Turismo, Confesercenti: 36 milioni di italiani pronti a partire per le vacanze

Saranno quasi 36 milioni i vacanzieri italiani che nei prossimi mesi si metteranno in viaggio, rilanciando il trend ha visto tornare la voglia di vacanza. A concedersi il meritato riposo estivo sarà il 69% degli italiani, contro il 60% del 2015, il 56% del 2014 ed il 52% del 2013, mentre solo il 22% resterà a casa, contro il 37% del 2013 (31% nel 2014, 28% nel 2015). La spesa complessiva è prevista superiore ai 33 miliardi di euro, tre miliardi in più rispetto allo scorso anno. È questo il quadro che emerge dall’indagine Swg-Confesercenti sulle vacanze estive degli italiani per il 2016. Il fattore economico sarà la principale discriminante per chi resterà a casa, ma anche per chi partirà: oltre la metà (55%) di coloro che non si sposteranno questa estate ha indicato quale motivo principale l’eccessivo costo delle vacanze, seguito dai problemi familiari (11%) e dagli impegni di lavoro (9%). Anche chi andrà in vacanza guarderà al portafoglio, scegliendo soprattutto in base alle disponibilità economiche (45%), oltre che della sicurezza del luogo prescelto (11%) e dei compagni di viaggio (11%).

Quanto alle mete, le destinazioni entro i confini nazionali continuano ad essere le preferite (76%), mentre il 27% si recherà in altri Paesi europei. Tra coloro che invece si recheranno al di fuori dei confini europei, le mete più gettonate risultano Nord America (25%), Sud America (14%), Africa (13%) ed altri Paesi Asiatici (11%). Per quanto riguarda la durata della vacanza, il 19% starà fuori dai 7 ai 13 giorni, il 18% non più di una settimana, mentre il 16% si concederà ben due settimane di riposo. Il 12% degli italiani non potrà concedersi più di 4-6 giorni di vacanza, mentre il 10% starà fuori da 15 a 20 giorni. Otto italiani su cento spenderanno per le vacanze fino a 1.250 euro, il 6% arriverà fino a 1.500 euro ed un altro 10% starà tra i 1.500 ed i 2.000 euro.

“I risultati dell’indagine”, sottolinea Claudio Albonetti, presidente di Assoturismo-Confesercenti, “ci confermano che gli italiani, dopo anni di difficoltà, di rinunce e di risparmi, vogliono ricominciare a vivere le meritate vacanze estive.
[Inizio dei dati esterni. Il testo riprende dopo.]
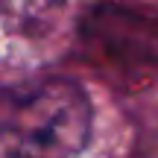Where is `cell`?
I'll list each match as a JSON object with an SVG mask.
<instances>
[{"label":"cell","mask_w":158,"mask_h":158,"mask_svg":"<svg viewBox=\"0 0 158 158\" xmlns=\"http://www.w3.org/2000/svg\"><path fill=\"white\" fill-rule=\"evenodd\" d=\"M91 100L64 76L9 85L0 100V152L6 158H64L91 138Z\"/></svg>","instance_id":"1"},{"label":"cell","mask_w":158,"mask_h":158,"mask_svg":"<svg viewBox=\"0 0 158 158\" xmlns=\"http://www.w3.org/2000/svg\"><path fill=\"white\" fill-rule=\"evenodd\" d=\"M64 0H0L6 29L15 32H41L53 23Z\"/></svg>","instance_id":"2"}]
</instances>
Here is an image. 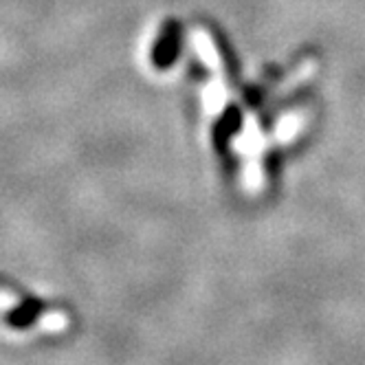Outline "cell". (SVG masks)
<instances>
[{
  "label": "cell",
  "instance_id": "cell-1",
  "mask_svg": "<svg viewBox=\"0 0 365 365\" xmlns=\"http://www.w3.org/2000/svg\"><path fill=\"white\" fill-rule=\"evenodd\" d=\"M178 51H180V27L174 20H170L165 24V29L161 31L159 42H156L152 48V64L156 68L172 66L176 62Z\"/></svg>",
  "mask_w": 365,
  "mask_h": 365
},
{
  "label": "cell",
  "instance_id": "cell-2",
  "mask_svg": "<svg viewBox=\"0 0 365 365\" xmlns=\"http://www.w3.org/2000/svg\"><path fill=\"white\" fill-rule=\"evenodd\" d=\"M236 125H238V115H236V113L227 115V117L220 121V128H218V133H216L218 145H227V139H229L233 133H236Z\"/></svg>",
  "mask_w": 365,
  "mask_h": 365
}]
</instances>
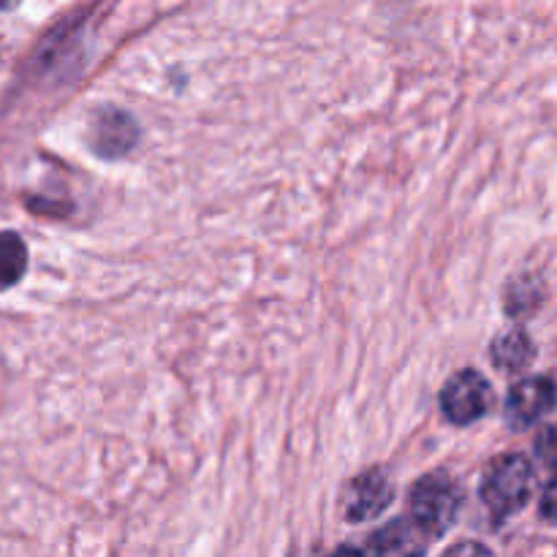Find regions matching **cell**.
Segmentation results:
<instances>
[{"instance_id":"cell-5","label":"cell","mask_w":557,"mask_h":557,"mask_svg":"<svg viewBox=\"0 0 557 557\" xmlns=\"http://www.w3.org/2000/svg\"><path fill=\"white\" fill-rule=\"evenodd\" d=\"M392 498H395V490H392L389 476L384 471H364L343 493V511L348 522L373 520L384 515Z\"/></svg>"},{"instance_id":"cell-3","label":"cell","mask_w":557,"mask_h":557,"mask_svg":"<svg viewBox=\"0 0 557 557\" xmlns=\"http://www.w3.org/2000/svg\"><path fill=\"white\" fill-rule=\"evenodd\" d=\"M444 417L455 424H473L493 408V386L476 370H460L446 381L441 392Z\"/></svg>"},{"instance_id":"cell-7","label":"cell","mask_w":557,"mask_h":557,"mask_svg":"<svg viewBox=\"0 0 557 557\" xmlns=\"http://www.w3.org/2000/svg\"><path fill=\"white\" fill-rule=\"evenodd\" d=\"M490 357H493V364L498 370H504V373H517V370H525L528 364L533 362L536 346H533L528 332L506 330L493 341Z\"/></svg>"},{"instance_id":"cell-2","label":"cell","mask_w":557,"mask_h":557,"mask_svg":"<svg viewBox=\"0 0 557 557\" xmlns=\"http://www.w3.org/2000/svg\"><path fill=\"white\" fill-rule=\"evenodd\" d=\"M462 509L460 484L446 473H433L417 482L411 493V520L422 536L441 539L457 522Z\"/></svg>"},{"instance_id":"cell-11","label":"cell","mask_w":557,"mask_h":557,"mask_svg":"<svg viewBox=\"0 0 557 557\" xmlns=\"http://www.w3.org/2000/svg\"><path fill=\"white\" fill-rule=\"evenodd\" d=\"M539 511H542L544 520L553 522V525H557V476L547 484V487H544L542 504H539Z\"/></svg>"},{"instance_id":"cell-4","label":"cell","mask_w":557,"mask_h":557,"mask_svg":"<svg viewBox=\"0 0 557 557\" xmlns=\"http://www.w3.org/2000/svg\"><path fill=\"white\" fill-rule=\"evenodd\" d=\"M557 403V389L549 379L544 375H533V379H522L520 384L511 386L509 397H506V422L515 430L533 428L542 422Z\"/></svg>"},{"instance_id":"cell-1","label":"cell","mask_w":557,"mask_h":557,"mask_svg":"<svg viewBox=\"0 0 557 557\" xmlns=\"http://www.w3.org/2000/svg\"><path fill=\"white\" fill-rule=\"evenodd\" d=\"M536 484V473L528 457L504 455L490 462L482 479V504L493 515L495 522L515 517L528 506Z\"/></svg>"},{"instance_id":"cell-12","label":"cell","mask_w":557,"mask_h":557,"mask_svg":"<svg viewBox=\"0 0 557 557\" xmlns=\"http://www.w3.org/2000/svg\"><path fill=\"white\" fill-rule=\"evenodd\" d=\"M16 0H0V11H5V9H11V5H14Z\"/></svg>"},{"instance_id":"cell-8","label":"cell","mask_w":557,"mask_h":557,"mask_svg":"<svg viewBox=\"0 0 557 557\" xmlns=\"http://www.w3.org/2000/svg\"><path fill=\"white\" fill-rule=\"evenodd\" d=\"M27 270V248L20 234L0 232V292L22 281Z\"/></svg>"},{"instance_id":"cell-6","label":"cell","mask_w":557,"mask_h":557,"mask_svg":"<svg viewBox=\"0 0 557 557\" xmlns=\"http://www.w3.org/2000/svg\"><path fill=\"white\" fill-rule=\"evenodd\" d=\"M92 141L103 156H120V152L131 150L136 141V125L128 114L123 112H103L98 114L96 125H92Z\"/></svg>"},{"instance_id":"cell-9","label":"cell","mask_w":557,"mask_h":557,"mask_svg":"<svg viewBox=\"0 0 557 557\" xmlns=\"http://www.w3.org/2000/svg\"><path fill=\"white\" fill-rule=\"evenodd\" d=\"M368 553H379V555H395V553H422V544L417 542V536H413L411 528L406 525L403 520L392 522L389 528H384V531L375 533L373 539H370Z\"/></svg>"},{"instance_id":"cell-10","label":"cell","mask_w":557,"mask_h":557,"mask_svg":"<svg viewBox=\"0 0 557 557\" xmlns=\"http://www.w3.org/2000/svg\"><path fill=\"white\" fill-rule=\"evenodd\" d=\"M536 455L544 466L557 471V424H549V428H544L542 433H539Z\"/></svg>"}]
</instances>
Magari risparmiando sulle strutture ricettive, magari tagliando sui giorni di villeggiatura, magari scegliendo un periodo ed una località meno costosi, ma tornano a muoversi. E gli imprenditori del settore turistico cercheranno di andare incontro a questa voglia di vacanze nonostante le enormi difficoltà che le imprese sono state e sono costrette ad affrontare per fronteggiare gli innumerevoli adempimenti, i costi di gestione, il peso del fisco, il difficile accesso al credito e quant’altro”.